Class examines Holocaust history

By Kim Harris

One of the most tragic events in history is being examined in a new NIU course.

NIU’s honor program initiated a new course this fall titled, “Literary Imagination and the Holocaust.”

The three-credit-hour elective course is being taught by Steve Franklin, adjunct faculty member in English. The class meets from 6:00 to 8:40 p.m. Monday evenings in DuSable Hall.

The first half of this decade signifies the 50th anniversary of the Holocaust, the annihilation of six million Jews during Adolph Hitler’s reign. NIU offered the course to broaden knowledge of the event.

“I’ve always been interested in the subject and have read widely in Holocaust literature,” Franklin said.

Franklin also is a writer for NIU’s public information office. “I hope to find to what extent the literature brings this horrific experience into focus on a personal level.”

As preparation for the course, Franklin was sent to Washington, D.C. to study records at the new National Holocaust Memorial Museum.

“As far as I know, a class like this has never been offered before, and the Holocaust is arguably one of the worst events in history,” Franklin said.
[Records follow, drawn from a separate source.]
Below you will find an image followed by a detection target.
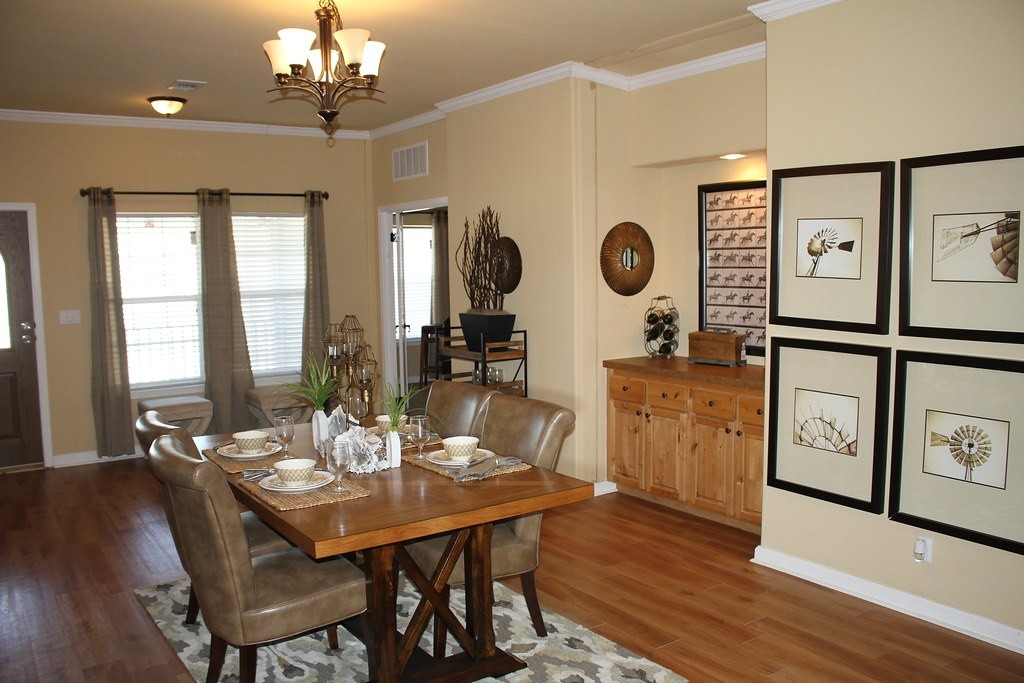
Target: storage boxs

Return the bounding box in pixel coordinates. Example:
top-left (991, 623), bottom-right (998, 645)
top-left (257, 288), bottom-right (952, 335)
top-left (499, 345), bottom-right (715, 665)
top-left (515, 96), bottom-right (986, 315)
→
top-left (689, 331), bottom-right (747, 367)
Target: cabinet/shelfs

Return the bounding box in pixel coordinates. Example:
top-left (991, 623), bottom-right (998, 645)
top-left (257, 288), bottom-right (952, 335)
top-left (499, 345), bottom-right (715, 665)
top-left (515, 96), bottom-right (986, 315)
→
top-left (434, 326), bottom-right (529, 399)
top-left (602, 355), bottom-right (766, 537)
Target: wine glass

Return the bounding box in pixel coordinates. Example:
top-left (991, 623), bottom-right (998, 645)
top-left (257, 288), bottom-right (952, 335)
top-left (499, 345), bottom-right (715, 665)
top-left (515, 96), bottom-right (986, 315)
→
top-left (326, 442), bottom-right (351, 493)
top-left (409, 415), bottom-right (431, 460)
top-left (274, 415), bottom-right (296, 460)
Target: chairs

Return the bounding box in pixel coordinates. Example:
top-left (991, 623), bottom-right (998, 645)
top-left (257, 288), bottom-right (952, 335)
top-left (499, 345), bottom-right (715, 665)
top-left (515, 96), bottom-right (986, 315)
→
top-left (424, 381), bottom-right (502, 449)
top-left (135, 410), bottom-right (294, 626)
top-left (399, 393), bottom-right (577, 654)
top-left (149, 432), bottom-right (377, 683)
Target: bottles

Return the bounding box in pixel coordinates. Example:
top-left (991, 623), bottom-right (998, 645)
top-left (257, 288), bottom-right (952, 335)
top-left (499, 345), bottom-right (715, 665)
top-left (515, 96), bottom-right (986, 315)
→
top-left (646, 309), bottom-right (678, 355)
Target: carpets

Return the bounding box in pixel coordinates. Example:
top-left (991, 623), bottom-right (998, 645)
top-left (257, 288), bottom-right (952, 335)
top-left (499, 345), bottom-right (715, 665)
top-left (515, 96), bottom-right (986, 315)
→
top-left (132, 575), bottom-right (690, 683)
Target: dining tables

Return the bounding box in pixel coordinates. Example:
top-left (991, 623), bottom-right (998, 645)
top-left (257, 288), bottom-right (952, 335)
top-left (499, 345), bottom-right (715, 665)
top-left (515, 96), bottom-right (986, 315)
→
top-left (191, 413), bottom-right (596, 683)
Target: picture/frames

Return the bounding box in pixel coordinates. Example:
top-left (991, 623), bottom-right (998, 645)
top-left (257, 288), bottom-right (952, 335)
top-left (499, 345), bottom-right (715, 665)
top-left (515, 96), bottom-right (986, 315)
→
top-left (888, 349), bottom-right (1024, 555)
top-left (768, 160), bottom-right (896, 335)
top-left (898, 145), bottom-right (1024, 345)
top-left (766, 336), bottom-right (892, 516)
top-left (697, 180), bottom-right (767, 356)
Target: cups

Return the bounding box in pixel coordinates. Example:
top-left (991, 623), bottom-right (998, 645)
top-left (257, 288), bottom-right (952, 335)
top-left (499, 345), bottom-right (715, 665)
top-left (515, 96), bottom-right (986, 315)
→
top-left (496, 369), bottom-right (504, 383)
top-left (471, 369), bottom-right (482, 385)
top-left (486, 367), bottom-right (496, 384)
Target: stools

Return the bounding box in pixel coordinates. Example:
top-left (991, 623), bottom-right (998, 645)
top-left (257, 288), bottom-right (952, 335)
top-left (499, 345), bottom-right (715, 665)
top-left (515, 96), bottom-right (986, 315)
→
top-left (137, 395), bottom-right (213, 436)
top-left (246, 383), bottom-right (316, 430)
top-left (419, 325), bottom-right (445, 384)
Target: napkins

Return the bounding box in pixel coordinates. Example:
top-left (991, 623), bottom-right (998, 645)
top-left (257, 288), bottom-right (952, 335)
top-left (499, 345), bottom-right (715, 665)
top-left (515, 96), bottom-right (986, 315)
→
top-left (453, 455), bottom-right (522, 484)
top-left (380, 431), bottom-right (438, 444)
top-left (213, 437), bottom-right (278, 450)
top-left (242, 465), bottom-right (329, 482)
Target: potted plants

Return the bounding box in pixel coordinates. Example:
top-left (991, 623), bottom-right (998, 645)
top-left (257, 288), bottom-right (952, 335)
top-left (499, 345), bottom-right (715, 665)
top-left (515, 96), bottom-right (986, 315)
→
top-left (271, 348), bottom-right (348, 450)
top-left (454, 204), bottom-right (518, 353)
top-left (365, 380), bottom-right (432, 469)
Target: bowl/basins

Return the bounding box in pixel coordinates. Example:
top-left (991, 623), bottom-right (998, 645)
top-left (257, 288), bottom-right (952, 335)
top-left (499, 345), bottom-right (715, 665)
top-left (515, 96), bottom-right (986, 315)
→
top-left (375, 415), bottom-right (408, 433)
top-left (232, 431), bottom-right (269, 454)
top-left (274, 458), bottom-right (316, 487)
top-left (442, 436), bottom-right (479, 460)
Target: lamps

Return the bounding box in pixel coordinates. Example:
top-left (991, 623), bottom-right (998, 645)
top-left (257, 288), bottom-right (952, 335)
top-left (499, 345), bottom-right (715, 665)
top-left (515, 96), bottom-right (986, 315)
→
top-left (321, 314), bottom-right (379, 419)
top-left (263, 0), bottom-right (387, 135)
top-left (146, 96), bottom-right (188, 119)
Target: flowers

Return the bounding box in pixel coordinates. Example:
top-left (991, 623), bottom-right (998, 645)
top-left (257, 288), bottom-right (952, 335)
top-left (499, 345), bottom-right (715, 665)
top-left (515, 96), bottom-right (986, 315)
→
top-left (330, 425), bottom-right (383, 474)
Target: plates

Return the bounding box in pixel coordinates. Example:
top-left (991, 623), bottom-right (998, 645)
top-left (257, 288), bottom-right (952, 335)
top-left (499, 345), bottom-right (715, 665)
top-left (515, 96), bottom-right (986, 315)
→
top-left (366, 425), bottom-right (410, 436)
top-left (259, 471), bottom-right (335, 495)
top-left (216, 442), bottom-right (283, 461)
top-left (426, 449), bottom-right (495, 469)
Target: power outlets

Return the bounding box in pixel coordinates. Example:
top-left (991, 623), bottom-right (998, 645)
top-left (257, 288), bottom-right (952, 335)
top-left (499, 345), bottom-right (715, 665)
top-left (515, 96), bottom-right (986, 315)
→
top-left (917, 535), bottom-right (934, 564)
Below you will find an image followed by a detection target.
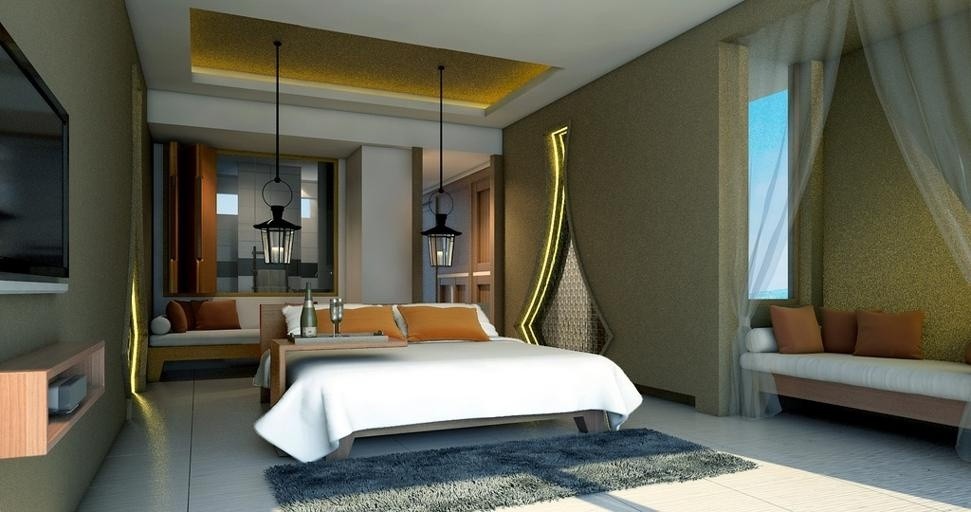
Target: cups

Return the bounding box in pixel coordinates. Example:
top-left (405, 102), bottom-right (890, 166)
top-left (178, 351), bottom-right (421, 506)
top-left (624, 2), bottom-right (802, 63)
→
top-left (328, 297), bottom-right (350, 338)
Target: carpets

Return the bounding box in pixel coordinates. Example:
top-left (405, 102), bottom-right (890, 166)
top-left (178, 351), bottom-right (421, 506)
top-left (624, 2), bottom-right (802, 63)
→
top-left (261, 427), bottom-right (756, 512)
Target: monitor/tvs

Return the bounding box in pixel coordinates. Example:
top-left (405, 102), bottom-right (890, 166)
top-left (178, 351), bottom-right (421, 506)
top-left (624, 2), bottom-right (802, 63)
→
top-left (1, 23), bottom-right (71, 294)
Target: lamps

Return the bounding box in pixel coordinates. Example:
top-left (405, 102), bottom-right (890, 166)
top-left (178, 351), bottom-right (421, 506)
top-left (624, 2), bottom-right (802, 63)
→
top-left (422, 67), bottom-right (463, 269)
top-left (253, 36), bottom-right (302, 264)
The course will deal with all genres, including poetry, short fiction, novels, drama, films and essays. In addition, non-literary works from the library will be required reading.

Among the many readings are Elie Weisel’s, “The Night Trilogy,” Viktor Frankl’s, “Man’s Search for Meeting,” Paul Celan’s selected poems, essays by Primo Levi and poems by Nelly Sachs.

“Required readings will reflect in many ways the different perspectives of those who experienced the Holocaust or took it as their subject matter,” he explained. “Men and women, Americans and Europeans, survivors, complicitors and resistance.”

According to Franklin there are 18 students enrolled in the course. Although it is an honors course, it is an elective and it is possible that the course will be offered again next spring.

“This is not what one might call a pleasant course,” Franklin said. “It will demand a lot of the student.”

“I hope to find to what extent the literature brings this horrific experience into focus on a personal level.”